- _What you will do_
Every line of the material is to be transcribed verbatim, with images omitted.

- _Source data_
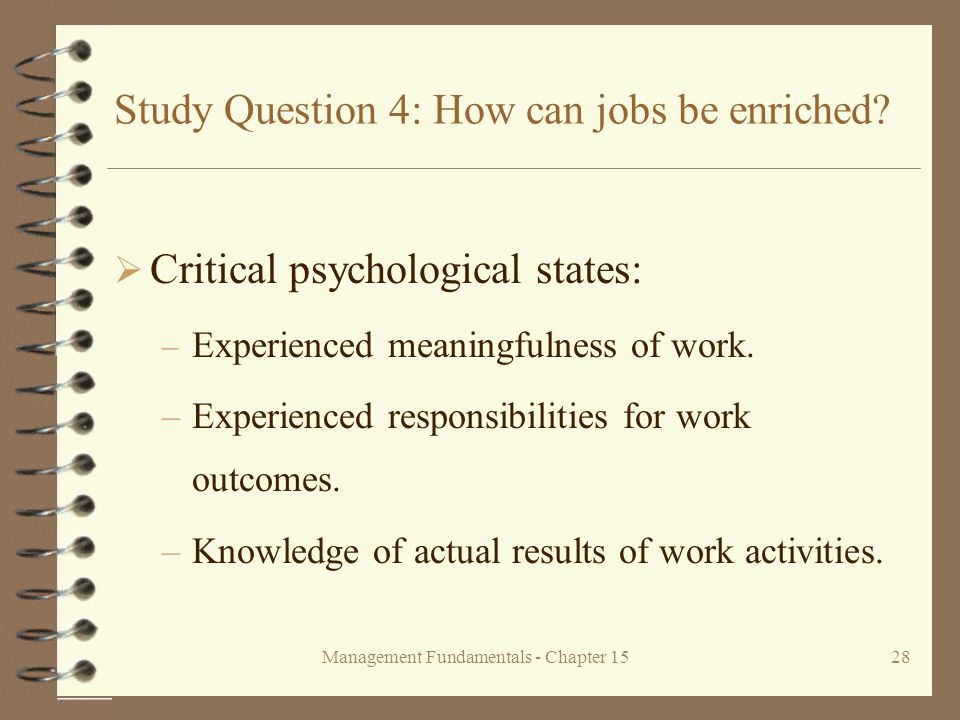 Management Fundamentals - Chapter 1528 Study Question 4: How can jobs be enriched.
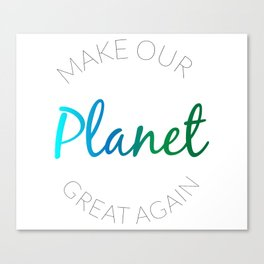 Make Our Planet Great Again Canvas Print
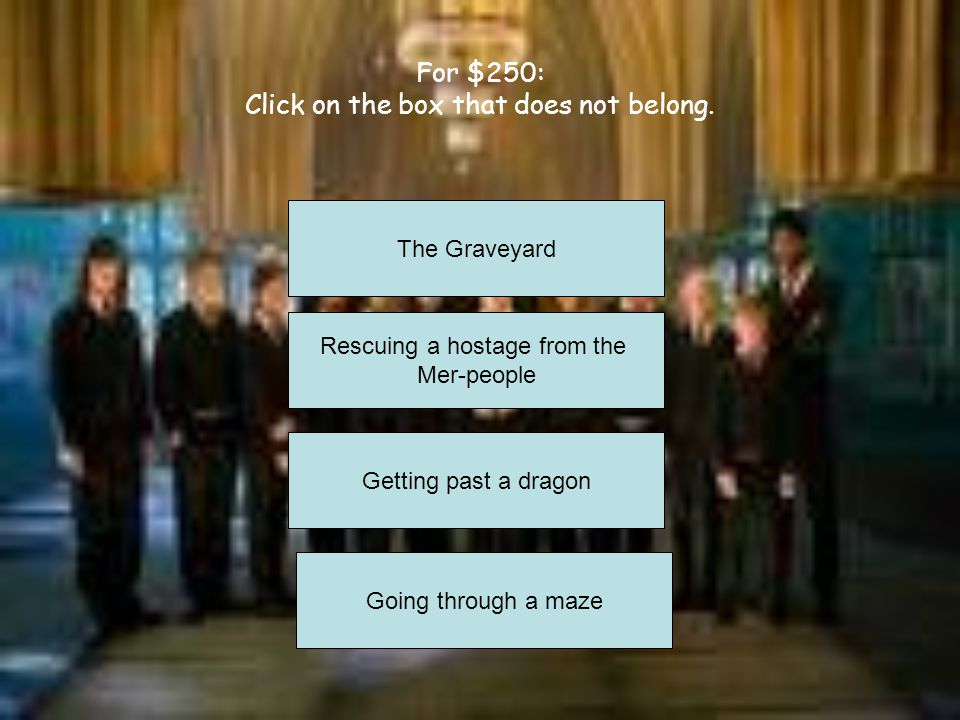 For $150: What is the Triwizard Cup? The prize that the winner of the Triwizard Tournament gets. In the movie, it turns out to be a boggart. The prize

- _Written response_
 Management Fundamentals - Chapter 1528 Study Question 4: How can jobs be enriched.
 Make Our Planet Great Again Canvas Print
 For $150: What is the Triwizard Cup? The prize that the winner of the Triwizard Tournament gets. In the movie, it turns out to be a boggart. The prize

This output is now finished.